Multi-AZ and multi-Region
High availability starts with multi-AZ: spread every tier across at least two Availability Zones so a data-center failure is absorbed — Auto Scaling groups across AZs behind a load balancer for compute, Multi-AZ databases for data. For protection against a whole-Region failure or for global latency, multi-Region designs replicate data and stand up capacity in a second Region, coordinated by Route 53 failover or latency routing.
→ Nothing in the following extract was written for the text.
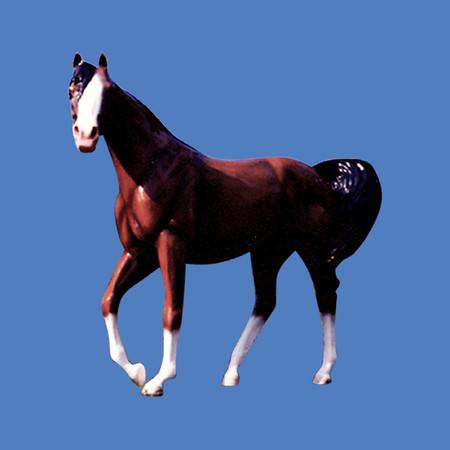 Arabian Horse #7011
Multi-AZ is the default expectation for production; multi-Region is added when the business requires surviving a Region-wide event or serving users globally with local latency, and it costs and complicates more.
# HA (within a Region) — the production default:# ALB → Auto Scaling group across AZ-a/b/c# RDS Multi-AZ (synchronous standby, auto failover)## DR (across Regions) — for Region-level protection:# replicate data to a second Region (e.g. Aurora Global, S3 CRR)# Route 53 failover routing → promote the DR Region on outage
DR strategies, RTO and RPO
Disaster-recovery strategies trade cost against recovery speed. Backup and restore is cheapest and slowest — restore from backups after an event. Pilot light keeps a minimal core (like a replicated database) always running in the DR Region, scaled up on failover. Warm standby runs a scaled-down but functional copy ready to take traffic. Multi-site active-active runs full capacity in both Regions for near-zero downtime and the highest cost. You choose based on two objectives: RTO (Recovery Time Objective — how long you can be down) and RPO (Recovery Point Objective — how much data loss is acceptable). Tighter RTO/RPO demands a more expensive strategy; match the strategy to the business requirement, not to fear.